【POJ】Sumsets

Problem here

Description

Farmer John commanded his cows to search for different sets of numbers that sum to a given number. The cows use only numbers that are an integer power of 2. Here are the possible sets of numbers that sum to 7:

1) 1+1+1+1+1+1+1 
2) 1+1+1+1+1+2 
3) 1+1+1+2+2 
4) 1+1+1+4 
5) 1+2+2+2 
6) 1+2+4

Help FJ count all possible representations for a given integer N (1 <= N <= 1,000,000).

Input

A single line with a single integer, N.

Output

The number of ways to represent N as the indicated sum. Due to the potential huge size of this number, print only last 9 digits (in base 10 representation).

Sample Input

7

Sample Output

6

Source

USACO 2005 January Silver

Solution

當n為奇數時，dp[n] = dp[n-1] 
當n為偶數且含有1時，dp[n] = dp[n-1] 
當n為偶數且不含有1時，dp[n]=dp[n/2] 
所以當n為偶數時，dp[i] = (dp[i-1] + dp[i/2])%1000000000

#include <iostream>
#include <memory.h>
using namespace std;

int dp[1000001];

int main(){
    dp[0] = 0;
    dp[1] = 1;
    int n;
    while(cin >> n){
        for(int i = 2; i <= n; i++){
            if(i % 2 == 0)
                dp[i] = (dp[i-1] + dp[i/2])%1000000000;
            else
                dp[i] = dp[i-1];
        }
        cout << dp[n] << endl;
    }

    return 0;
}

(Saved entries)
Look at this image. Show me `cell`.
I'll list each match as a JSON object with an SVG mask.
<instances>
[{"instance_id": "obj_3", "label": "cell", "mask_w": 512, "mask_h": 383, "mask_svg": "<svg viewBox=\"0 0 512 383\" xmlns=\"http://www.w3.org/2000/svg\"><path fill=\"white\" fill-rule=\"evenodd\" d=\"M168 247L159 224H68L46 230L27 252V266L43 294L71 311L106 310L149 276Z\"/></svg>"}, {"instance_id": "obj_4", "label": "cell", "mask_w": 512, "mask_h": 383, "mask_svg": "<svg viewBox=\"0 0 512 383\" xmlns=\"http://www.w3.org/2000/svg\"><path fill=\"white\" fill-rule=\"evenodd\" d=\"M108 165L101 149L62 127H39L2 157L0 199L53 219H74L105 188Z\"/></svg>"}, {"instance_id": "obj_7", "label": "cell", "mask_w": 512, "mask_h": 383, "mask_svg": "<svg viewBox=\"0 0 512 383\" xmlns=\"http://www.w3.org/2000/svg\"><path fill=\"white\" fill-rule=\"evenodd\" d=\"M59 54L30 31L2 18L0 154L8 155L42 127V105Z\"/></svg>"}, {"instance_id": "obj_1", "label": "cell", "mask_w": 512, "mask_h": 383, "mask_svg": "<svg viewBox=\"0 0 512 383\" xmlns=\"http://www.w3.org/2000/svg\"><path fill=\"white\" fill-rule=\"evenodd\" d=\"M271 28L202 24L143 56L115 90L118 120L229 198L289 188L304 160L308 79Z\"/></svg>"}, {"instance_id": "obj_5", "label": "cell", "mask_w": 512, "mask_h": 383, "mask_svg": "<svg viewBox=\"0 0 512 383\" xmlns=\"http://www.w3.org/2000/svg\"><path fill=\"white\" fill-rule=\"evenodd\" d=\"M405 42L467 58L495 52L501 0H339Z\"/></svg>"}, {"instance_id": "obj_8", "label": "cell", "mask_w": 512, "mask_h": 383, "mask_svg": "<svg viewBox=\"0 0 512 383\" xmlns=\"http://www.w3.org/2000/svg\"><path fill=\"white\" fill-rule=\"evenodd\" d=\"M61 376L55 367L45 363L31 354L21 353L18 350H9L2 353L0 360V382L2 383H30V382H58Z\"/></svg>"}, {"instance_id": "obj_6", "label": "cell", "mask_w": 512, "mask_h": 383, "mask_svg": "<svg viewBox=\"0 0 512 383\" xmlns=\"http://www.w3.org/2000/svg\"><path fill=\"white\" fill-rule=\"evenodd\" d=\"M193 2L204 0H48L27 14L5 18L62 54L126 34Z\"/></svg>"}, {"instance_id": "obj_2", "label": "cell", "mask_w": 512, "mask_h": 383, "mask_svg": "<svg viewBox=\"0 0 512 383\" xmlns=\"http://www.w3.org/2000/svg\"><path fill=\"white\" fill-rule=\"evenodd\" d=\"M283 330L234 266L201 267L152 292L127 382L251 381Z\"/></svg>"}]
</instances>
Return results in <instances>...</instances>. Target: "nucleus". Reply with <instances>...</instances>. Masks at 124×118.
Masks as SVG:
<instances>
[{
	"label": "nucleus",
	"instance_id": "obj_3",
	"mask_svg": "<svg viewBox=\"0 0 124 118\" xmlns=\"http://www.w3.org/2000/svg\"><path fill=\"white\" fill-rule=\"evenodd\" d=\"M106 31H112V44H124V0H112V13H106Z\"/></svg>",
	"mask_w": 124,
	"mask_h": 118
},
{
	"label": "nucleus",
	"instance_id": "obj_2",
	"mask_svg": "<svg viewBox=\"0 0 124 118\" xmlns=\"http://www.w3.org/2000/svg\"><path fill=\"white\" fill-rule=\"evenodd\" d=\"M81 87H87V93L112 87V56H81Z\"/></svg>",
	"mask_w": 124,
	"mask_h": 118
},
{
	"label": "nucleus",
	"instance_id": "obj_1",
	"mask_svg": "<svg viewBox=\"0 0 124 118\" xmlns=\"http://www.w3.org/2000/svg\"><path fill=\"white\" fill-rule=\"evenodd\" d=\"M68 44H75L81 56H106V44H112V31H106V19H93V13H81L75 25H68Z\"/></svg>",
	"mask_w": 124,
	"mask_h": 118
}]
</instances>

> [EXERCISE OBJECTIVE]
Reproduce the stretch of the Sumsets page from "1) 1+1+1+1+1+1+1" through "single integer, N.", swapping "FJ" for "Farmer John".

> [EXERCISE RESULT]
1) 1+1+1+1+1+1+1 
2) 1+1+1+1+1+2 
3) 1+1+1+2+2 
4) 1+1+1+4 
5) 1+2+2+2 
6) 1+2+4

Help Farmer John count all possible representations for a given integer N (1 <= N <= 1,000,000).

Input

A single line with a single integer, N.